Do UOL, em São Paulo

21/08/2015 06h00

Márcio Gasparin abaixou-se para se proteger de um golpe no dia em que o Pacaembu virou cenário de guerra. A tentativa foi em vão. A paulada na parte de trás da cabeça pôs fim à vida de torcedor do São Paulo -- o jovem de 16 anos morreu oito dias depois da briga que deixou outras 102 pessoas feridas na manhã de 20 de agosto de 1995.

Passados 20 anos, o confronto iniciado após a vitória por 1 a 0 do Palmeiras sobre o São Paulo na final da Supercopa de Juniores ainda traz polêmica por conta do desfecho das pessoas envolvidas no incidente, além da própria trajetória de violência ligada ao futebol do País nos anos seguintes. Entre 1996 e 2014, quase 200 torcedores morreram, mesmo com as promessas feitas por dirigentes e autoridades.

Para relembrar os fatos posteriores às cenas de barbárie ocorridas no Pacaembu naquele dia, o UOL Esporte entrou em contato com Ester Gasparin, mãe do torcedor morto, além de Laertes Torrens, advogado de defesa do palmeirense Adalberto Benedito dos Santos, responsável pelo assassinato de Márcio e único condenado após o confronto.

Ester disse à reportagem que a morte do filho não serviu para que a violência nos estádios diminuísse. "Poderia mudar, porque foi a pior briga de todas. Tinha muita gente, teve morte, muitos feridos. Essa, pela proporção, tinha de servir de exemplo. Mas não foi assim", frisou.

A mãe de Márcio também discorda das decisões da Justiça. Para ela, Adalberto teria de ter cumprido toda a pena imposta a ele. Em 1998, três anos depois do assassinato, o júri decidiu condená-lo a 12 anos de prisão -- Adalberto, que teve a prisão preventiva decretada após a briga, cumpriu menos da metade da pena em regime fechado.

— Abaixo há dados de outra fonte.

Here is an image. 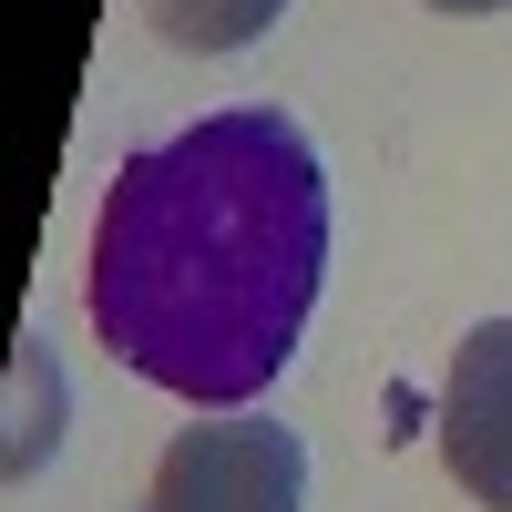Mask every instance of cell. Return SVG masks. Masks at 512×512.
Masks as SVG:
<instances>
[{"label":"cell","instance_id":"2","mask_svg":"<svg viewBox=\"0 0 512 512\" xmlns=\"http://www.w3.org/2000/svg\"><path fill=\"white\" fill-rule=\"evenodd\" d=\"M297 492H308L297 431H277V420H195L154 461L144 512H297Z\"/></svg>","mask_w":512,"mask_h":512},{"label":"cell","instance_id":"1","mask_svg":"<svg viewBox=\"0 0 512 512\" xmlns=\"http://www.w3.org/2000/svg\"><path fill=\"white\" fill-rule=\"evenodd\" d=\"M328 277V175L287 113L236 103L123 154L93 226L103 349L195 410H236L297 359Z\"/></svg>","mask_w":512,"mask_h":512},{"label":"cell","instance_id":"5","mask_svg":"<svg viewBox=\"0 0 512 512\" xmlns=\"http://www.w3.org/2000/svg\"><path fill=\"white\" fill-rule=\"evenodd\" d=\"M431 11H512V0H431Z\"/></svg>","mask_w":512,"mask_h":512},{"label":"cell","instance_id":"4","mask_svg":"<svg viewBox=\"0 0 512 512\" xmlns=\"http://www.w3.org/2000/svg\"><path fill=\"white\" fill-rule=\"evenodd\" d=\"M164 41H185V52H236L277 21V0H154Z\"/></svg>","mask_w":512,"mask_h":512},{"label":"cell","instance_id":"3","mask_svg":"<svg viewBox=\"0 0 512 512\" xmlns=\"http://www.w3.org/2000/svg\"><path fill=\"white\" fill-rule=\"evenodd\" d=\"M441 451L482 512H512V318H482L441 379Z\"/></svg>","mask_w":512,"mask_h":512}]
</instances>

"Ele ficou tão pouco tempo, teve a pena reduzida. Mas a vida dele não me interessa. Eu sei o nome dele porque isso não sai da minha mente. Eu vi (a cena) milhares de vezes. Ele é garçom, tem dois filhos. Ele tirou o meu. E tem dois", disse Ester.

A reportagem procurou Adalberto, mas, segundo Torren, ele não quer mais falar sobre o assunto. "Ele teve benefícios legais, a redução da pena, por causa do comportamento carcerário dele. Hoje ele está em liberdade, trabalhando, feliz. E não quer saber mais desse assunto. Ele quer esquecer isso. Tem uma vida normal", afirmou Torrens.

Sem indenização

Após a morte do filho, Ester entrou na Justiça contra a Prefeitura de São Paulo, dona do Pacaembu. Segundo ela, a Justiça deu ganho de causa ao Estado e alegou que Márcio assumiu o risco de se machucar ao entrar no gramado naquelas condições.

"No final do processo, falaram que ele entrou no campo porque ele quis. Por isso não tinha direito à indenização nenhuma. Eu não concordo, eu perdi um filho. O agravante do caso foi as coisas que tinham no estádio, para servir de arma. Isso ajudou. Ninguém foi culpado por isso? Ele perde a vida, eu perco um filho e fica por isso mesmo?", indagou.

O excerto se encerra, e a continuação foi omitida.